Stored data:
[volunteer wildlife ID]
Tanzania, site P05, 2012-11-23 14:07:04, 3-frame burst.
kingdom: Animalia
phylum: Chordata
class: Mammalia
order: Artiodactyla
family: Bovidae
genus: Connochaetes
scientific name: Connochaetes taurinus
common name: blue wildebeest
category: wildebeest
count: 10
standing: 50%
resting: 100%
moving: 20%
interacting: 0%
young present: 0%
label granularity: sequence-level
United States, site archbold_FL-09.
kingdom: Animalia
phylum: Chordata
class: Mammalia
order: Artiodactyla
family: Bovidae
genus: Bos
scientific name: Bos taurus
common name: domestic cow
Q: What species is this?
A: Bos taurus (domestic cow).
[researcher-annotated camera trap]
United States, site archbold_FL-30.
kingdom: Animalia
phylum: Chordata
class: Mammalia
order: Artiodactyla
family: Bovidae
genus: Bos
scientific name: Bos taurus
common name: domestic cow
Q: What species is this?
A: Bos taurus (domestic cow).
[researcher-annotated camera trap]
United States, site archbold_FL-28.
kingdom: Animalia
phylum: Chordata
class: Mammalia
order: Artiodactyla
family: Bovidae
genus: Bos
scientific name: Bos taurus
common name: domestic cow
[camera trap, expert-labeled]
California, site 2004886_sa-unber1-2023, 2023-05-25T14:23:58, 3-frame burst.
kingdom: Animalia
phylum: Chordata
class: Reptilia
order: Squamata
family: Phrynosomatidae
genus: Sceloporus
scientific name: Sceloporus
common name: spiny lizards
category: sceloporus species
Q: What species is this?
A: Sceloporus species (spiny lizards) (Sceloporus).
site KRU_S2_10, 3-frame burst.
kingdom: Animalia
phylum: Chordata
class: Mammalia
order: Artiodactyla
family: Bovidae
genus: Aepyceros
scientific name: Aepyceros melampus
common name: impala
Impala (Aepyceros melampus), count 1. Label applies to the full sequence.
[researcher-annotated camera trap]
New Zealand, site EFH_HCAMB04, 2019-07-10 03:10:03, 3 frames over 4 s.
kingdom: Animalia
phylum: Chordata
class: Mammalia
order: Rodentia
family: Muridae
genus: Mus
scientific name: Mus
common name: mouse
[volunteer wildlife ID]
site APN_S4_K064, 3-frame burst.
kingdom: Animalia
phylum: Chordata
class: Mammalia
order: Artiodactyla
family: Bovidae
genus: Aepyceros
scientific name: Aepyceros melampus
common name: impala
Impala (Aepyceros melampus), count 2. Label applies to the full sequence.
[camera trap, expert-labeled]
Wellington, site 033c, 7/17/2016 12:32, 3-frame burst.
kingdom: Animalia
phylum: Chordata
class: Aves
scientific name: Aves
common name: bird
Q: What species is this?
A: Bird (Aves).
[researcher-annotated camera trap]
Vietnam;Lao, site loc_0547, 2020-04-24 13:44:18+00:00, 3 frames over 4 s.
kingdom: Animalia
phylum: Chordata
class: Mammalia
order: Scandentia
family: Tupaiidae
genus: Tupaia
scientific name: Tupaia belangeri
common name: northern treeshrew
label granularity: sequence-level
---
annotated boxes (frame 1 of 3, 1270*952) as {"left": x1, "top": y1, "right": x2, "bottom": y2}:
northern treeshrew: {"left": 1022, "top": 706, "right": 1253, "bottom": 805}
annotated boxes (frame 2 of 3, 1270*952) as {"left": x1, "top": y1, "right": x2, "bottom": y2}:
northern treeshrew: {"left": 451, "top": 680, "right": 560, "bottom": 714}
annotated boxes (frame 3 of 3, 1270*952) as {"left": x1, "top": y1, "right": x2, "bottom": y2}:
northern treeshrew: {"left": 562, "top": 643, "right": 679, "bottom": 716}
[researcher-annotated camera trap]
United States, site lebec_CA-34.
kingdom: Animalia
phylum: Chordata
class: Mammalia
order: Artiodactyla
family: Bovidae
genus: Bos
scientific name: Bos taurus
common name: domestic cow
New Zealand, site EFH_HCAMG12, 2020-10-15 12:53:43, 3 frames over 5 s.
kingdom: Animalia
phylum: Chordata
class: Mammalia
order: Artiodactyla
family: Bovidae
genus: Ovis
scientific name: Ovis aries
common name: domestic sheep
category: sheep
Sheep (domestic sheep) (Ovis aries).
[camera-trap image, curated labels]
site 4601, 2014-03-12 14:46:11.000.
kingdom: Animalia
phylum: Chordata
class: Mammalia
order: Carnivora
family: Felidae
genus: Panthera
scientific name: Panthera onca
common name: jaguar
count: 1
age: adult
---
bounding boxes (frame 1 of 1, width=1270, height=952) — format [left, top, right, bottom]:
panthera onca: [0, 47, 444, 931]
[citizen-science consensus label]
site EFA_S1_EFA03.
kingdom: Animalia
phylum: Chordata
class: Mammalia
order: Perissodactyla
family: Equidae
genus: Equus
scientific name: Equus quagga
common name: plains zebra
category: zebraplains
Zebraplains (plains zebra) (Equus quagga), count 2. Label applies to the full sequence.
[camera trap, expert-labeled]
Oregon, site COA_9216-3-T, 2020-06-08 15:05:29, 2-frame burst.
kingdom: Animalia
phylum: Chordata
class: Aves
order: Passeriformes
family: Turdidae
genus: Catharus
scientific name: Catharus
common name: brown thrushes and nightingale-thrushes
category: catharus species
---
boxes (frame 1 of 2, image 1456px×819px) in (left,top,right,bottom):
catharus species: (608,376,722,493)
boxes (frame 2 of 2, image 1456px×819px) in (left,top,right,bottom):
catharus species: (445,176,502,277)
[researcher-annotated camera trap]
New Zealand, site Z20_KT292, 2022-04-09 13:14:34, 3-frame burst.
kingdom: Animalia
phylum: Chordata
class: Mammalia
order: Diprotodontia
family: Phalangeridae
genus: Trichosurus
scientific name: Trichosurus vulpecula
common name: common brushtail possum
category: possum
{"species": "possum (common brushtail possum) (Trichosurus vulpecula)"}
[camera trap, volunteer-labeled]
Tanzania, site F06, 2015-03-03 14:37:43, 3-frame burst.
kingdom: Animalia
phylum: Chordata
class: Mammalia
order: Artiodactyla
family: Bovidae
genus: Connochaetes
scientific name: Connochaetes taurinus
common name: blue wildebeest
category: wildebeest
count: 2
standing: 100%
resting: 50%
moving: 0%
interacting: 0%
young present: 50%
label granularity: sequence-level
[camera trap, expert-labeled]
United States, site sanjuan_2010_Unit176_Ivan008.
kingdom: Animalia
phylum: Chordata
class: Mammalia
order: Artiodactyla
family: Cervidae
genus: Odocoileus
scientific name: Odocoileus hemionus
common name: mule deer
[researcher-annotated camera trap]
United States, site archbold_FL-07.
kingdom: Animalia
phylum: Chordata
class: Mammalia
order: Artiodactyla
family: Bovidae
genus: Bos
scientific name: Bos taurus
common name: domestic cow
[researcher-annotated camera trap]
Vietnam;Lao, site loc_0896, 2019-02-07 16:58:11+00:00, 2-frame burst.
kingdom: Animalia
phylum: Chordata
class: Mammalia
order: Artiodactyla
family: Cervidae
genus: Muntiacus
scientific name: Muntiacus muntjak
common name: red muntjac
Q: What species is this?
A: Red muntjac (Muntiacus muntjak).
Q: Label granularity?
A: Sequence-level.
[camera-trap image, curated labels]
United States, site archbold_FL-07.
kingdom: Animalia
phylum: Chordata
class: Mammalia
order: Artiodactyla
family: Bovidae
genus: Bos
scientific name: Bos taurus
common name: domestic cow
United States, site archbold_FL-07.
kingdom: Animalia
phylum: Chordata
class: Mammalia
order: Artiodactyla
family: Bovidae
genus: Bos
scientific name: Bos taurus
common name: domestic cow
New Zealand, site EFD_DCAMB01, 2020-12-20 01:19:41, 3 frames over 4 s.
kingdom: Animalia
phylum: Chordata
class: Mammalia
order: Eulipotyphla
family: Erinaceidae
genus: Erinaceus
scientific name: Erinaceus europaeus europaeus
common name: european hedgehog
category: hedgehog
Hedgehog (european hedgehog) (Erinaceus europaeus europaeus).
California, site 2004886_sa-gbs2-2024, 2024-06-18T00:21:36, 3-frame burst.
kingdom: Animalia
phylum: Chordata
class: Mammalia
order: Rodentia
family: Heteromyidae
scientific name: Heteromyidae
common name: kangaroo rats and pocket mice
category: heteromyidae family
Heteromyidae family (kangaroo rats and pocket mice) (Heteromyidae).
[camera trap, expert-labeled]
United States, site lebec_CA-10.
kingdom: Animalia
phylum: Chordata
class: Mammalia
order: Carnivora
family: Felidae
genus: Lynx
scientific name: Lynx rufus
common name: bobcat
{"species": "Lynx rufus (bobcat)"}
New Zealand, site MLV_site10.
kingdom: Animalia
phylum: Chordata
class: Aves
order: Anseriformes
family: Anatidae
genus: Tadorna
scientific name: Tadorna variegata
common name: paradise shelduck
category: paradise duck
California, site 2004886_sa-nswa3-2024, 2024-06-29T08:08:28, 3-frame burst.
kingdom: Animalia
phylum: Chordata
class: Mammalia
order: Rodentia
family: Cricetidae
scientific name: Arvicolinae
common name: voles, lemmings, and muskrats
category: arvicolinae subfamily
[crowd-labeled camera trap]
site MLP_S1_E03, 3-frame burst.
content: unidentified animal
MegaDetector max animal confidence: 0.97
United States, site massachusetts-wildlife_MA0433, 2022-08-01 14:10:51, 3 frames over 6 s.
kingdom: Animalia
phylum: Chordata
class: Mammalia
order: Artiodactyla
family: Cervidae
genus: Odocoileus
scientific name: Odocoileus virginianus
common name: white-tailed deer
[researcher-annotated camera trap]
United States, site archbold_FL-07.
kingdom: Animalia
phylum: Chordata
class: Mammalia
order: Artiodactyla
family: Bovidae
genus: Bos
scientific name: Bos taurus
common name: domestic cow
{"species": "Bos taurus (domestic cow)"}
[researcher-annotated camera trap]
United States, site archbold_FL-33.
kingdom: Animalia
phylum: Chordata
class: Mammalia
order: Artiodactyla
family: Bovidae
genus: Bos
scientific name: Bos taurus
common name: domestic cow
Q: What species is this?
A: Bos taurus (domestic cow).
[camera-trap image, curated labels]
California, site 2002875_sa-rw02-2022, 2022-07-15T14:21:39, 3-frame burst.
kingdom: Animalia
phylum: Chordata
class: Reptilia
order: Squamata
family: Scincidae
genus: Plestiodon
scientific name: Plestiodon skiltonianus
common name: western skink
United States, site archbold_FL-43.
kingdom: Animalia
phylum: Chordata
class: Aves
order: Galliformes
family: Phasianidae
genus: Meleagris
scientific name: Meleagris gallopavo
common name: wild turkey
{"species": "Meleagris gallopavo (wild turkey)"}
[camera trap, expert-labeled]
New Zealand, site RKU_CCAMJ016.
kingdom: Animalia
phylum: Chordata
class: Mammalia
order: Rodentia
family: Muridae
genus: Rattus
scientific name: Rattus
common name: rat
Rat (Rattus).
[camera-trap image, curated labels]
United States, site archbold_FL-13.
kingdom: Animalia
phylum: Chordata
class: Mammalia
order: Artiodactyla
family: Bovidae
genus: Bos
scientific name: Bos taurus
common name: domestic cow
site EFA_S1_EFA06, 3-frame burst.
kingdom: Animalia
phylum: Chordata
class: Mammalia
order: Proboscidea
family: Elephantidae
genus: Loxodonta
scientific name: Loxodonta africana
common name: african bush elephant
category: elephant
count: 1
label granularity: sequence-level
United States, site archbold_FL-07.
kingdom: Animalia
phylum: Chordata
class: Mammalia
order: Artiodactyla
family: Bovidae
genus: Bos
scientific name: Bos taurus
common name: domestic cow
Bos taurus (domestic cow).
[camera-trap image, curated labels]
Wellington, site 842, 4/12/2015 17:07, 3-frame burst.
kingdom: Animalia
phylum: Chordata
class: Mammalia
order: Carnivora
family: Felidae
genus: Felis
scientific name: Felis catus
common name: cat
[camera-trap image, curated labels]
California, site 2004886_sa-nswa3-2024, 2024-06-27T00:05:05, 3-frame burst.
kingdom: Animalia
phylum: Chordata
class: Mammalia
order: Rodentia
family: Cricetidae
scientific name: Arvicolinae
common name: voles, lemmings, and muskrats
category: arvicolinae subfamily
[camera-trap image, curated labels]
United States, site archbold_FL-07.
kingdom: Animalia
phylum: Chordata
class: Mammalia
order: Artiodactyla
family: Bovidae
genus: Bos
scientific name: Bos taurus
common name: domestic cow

§ **YOUR OBJECTIVE**:
Going back over the entries above, copy word for word every line from the one that has "genus: Equus" on through the one that has "category: possum".

§ **RESPONSE AREA**:
genus: Equus
scientific name: Equus quagga
common name: plains zebra
category: zebraplains
Zebraplains (plains zebra) (Equus quagga), count 2. Label applies to the full sequence.
[camera trap, expert-labeled]
Oregon, site COA_9216-3-T, 2020-06-08 15:05:29, 2-frame burst.
kingdom: Animalia
phylum: Chordata
class: Aves
order: Passeriformes
family: Turdidae
genus: Catharus
scientific name: Catharus
common name: brown thrushes and nightingale-thrushes
category: catharus species
---
boxes (frame 1 of 2, image 1456px×819px) in (left,top,right,bottom):
catharus species: (608,376,722,493)
boxes (frame 2 of 2, image 1456px×819px) in (left,top,right,bottom):
catharus species: (445,176,502,277)
[researcher-annotated camera trap]
New Zealand, site Z20_KT292, 2022-04-09 13:14:34, 3-frame burst.
kingdom: Animalia
phylum: Chordata
class: Mammalia
order: Diprotodontia
family: Phalangeridae
genus: Trichosurus
scientific name: Trichosurus vulpecula
common name: common brushtail possum
category: possum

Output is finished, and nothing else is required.